The Lost Daughter: recensione del film di Maggie Gyllenhaal – Venezia 78

The Lost Daughter, con Olivia Colman e Dakota Johnson, segna l'esordio dietro la macchina da presa di Maggie Gyllenhaal

Al suo esordio come regista, Maggie Gyllenhaal sbarca al Lido con The Lost Daughter, film di cui vi proponiamo la nostra recensione e in corsa per il Leone d’Oro. Olivia Colman è protagonista nei panni di Leda, in una pellicola che è adattamento per il grande schermo del romanzo di Elena Ferrante La figlia oscura. Accanto alla Colman, nel cast, ci sono anche Dakota Johnson, Jessie Buckley, Ed Harris, Peter Sarsgaard, Paul Mescal, Dagmara Dominczyk e Alba Rohrwacher. Gyllenhaal, che firma anche la sceneggiatura dell’adattamento ha parlato de La figlia oscura come dell’opera che le ha permesso di dar voce a una parte del suo essere donna e madre che prima non era riuscita a esprimere. Prima di passare alla recensione di The Lost Daughter, in concorso a Venezia 78, vediamo di seguito la sinossi ufficiale.

== DOMANDE SUL TESTO ==
- a) Secondo la recensione di The Lost Daughter, da quale romanzo è tratto il film?
- b) In base alla recensione di The Lost Daughter, spiega perché Maggie Gyllenhaal considera importante il romanzo La figlia oscura.
- c) Prosegui la recensione di The Lost Daughter dopo l'ultima frase riportata.

== ESTRATTO DEI DATI ==
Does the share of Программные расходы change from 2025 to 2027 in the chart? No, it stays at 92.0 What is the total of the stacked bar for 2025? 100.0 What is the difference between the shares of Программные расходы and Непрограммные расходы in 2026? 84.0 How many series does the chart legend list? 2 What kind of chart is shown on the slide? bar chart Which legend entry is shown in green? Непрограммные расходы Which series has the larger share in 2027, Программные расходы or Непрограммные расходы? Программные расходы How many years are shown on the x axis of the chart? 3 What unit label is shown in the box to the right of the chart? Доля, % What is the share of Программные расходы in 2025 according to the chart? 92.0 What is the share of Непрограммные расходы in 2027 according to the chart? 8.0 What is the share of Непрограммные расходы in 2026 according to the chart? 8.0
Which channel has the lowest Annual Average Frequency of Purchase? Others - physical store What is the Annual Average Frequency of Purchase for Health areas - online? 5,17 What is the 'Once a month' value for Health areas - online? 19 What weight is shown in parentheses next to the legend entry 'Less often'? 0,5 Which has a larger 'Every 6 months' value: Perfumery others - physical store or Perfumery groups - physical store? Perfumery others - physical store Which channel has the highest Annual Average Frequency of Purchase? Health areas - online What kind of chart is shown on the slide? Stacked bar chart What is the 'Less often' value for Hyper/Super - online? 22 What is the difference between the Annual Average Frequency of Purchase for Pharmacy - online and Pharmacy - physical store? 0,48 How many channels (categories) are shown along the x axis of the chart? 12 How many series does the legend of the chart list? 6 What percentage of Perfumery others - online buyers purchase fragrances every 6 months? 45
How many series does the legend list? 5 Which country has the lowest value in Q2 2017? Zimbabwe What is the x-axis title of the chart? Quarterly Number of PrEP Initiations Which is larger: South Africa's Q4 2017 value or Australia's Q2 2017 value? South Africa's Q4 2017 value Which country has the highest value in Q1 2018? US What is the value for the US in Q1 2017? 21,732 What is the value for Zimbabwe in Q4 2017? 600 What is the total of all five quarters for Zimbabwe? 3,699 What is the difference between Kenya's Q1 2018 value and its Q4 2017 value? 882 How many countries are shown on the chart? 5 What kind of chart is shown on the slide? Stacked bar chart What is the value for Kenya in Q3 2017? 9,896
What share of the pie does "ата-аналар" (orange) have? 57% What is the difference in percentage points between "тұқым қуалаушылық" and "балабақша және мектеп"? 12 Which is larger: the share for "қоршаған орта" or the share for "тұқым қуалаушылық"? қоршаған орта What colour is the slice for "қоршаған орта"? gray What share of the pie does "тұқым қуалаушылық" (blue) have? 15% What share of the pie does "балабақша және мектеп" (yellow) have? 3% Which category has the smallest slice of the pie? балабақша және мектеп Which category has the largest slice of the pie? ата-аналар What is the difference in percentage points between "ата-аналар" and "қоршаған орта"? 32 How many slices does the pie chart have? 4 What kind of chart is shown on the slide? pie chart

== ESERCIZI RISOLTI ==
- a) Dal romanzo di Elena Ferrante La figlia oscura.

- b) Gyllenhaal ha detto che La figlia oscura le ha permesso di dar voce a una parte del suo essere donna e madre. Prima non era riuscita a esprimere questa parte.

- c)
Sola in una località di mare, Leda osserva ossessivamente una giovane madre e la figlia in spiaggia. Turbata dalla complicità del loro rapporto (e dalla loro famiglia, chiassosa e sinistra), Leda è sopraffatta dai ricordi legati allo sgomento, allo smarrimento e all’intensità della propria maternità. Un gesto impulsivo catapulta Leda nello strano e minaccioso universo della sua stessa mente; è costretta così a fare i conti con le scelte anticonformiste fatte quando era una giovane madre e con le loro conseguenze.

Indice:

Riflessioni di una madre “snaturata” – The Lost Daughter, la recensione

La protagonista di The Lost Daughter, la professoressa di letteratura comparata Leda Caruso, è – per sua stessa ammissione – una madre snaturata. Una madre egoista che ha abbandonato marito e figlie piccole per inseguire una carriera accademica promettente e stimolante e una vita senza vincoli. Proprio come il romanzo da cui è tratto, The Lost Daughter è una riflessione sulla figura della donna e della madre. Quello che va in scena è un concetto di maternità ben diverso da quello rassicurante e tradizionale. Come nel romanzo, le madri sono due: Leda e Nina. Leda è una donna costretta a fare i conti con l’abbandono delle figlie e con l’assenza quasi totale del benché minimo istinto materno. La figura di Nina fa riemergere in lei i traumi passati e la costringe ad affrontare con la piena maturità le conseguenze delle sue azioni passate.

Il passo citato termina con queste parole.